Problem:
In the banana loaf recipe, what oven temperature is given for preheating?

Thursday 16 May 2013
I baked this loaf at the same time as the previous Wholemeal Banana and Sultana Loaf to make best use of having the oven on for over an hour.  When I baked this loaf again tonight I added some frozen berries for extra flavour and fruit content.  Perhaps I'll try adding some diced apple or pear next time if there are a couple lurking in the fruit bowl.        

240g wholemeal self-raising flour
1 tsp ground mixed spice
1 tsp cinnamon
150g light soft brown sugar
2 large or 3 small over-ripe bananas, mashed 
2 free range eggs, lightly beaten
85ml oil
60ml milk

Preheat your oven to 180C/160C Fan.  Grease and line a loaf tin, the base of mine measures 10cm x 22cm and is about 7cm deep.

Put the flour, mixed spice and sugar into a bowl.  Stir to combine.  Put the mashed banana, eggs, oil and milk into a large jug and make sure they are thoroughly combined.  Add the wet ingredients to the dry, gently mixing until combined.

Record excerpts:
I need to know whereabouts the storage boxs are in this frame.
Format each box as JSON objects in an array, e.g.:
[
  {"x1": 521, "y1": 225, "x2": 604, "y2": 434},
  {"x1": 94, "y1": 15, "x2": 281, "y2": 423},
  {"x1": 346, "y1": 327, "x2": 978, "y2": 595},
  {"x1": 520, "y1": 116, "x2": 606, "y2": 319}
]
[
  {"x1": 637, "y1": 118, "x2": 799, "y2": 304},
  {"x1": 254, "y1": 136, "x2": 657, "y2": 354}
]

Correct output:
180C/160C Fan.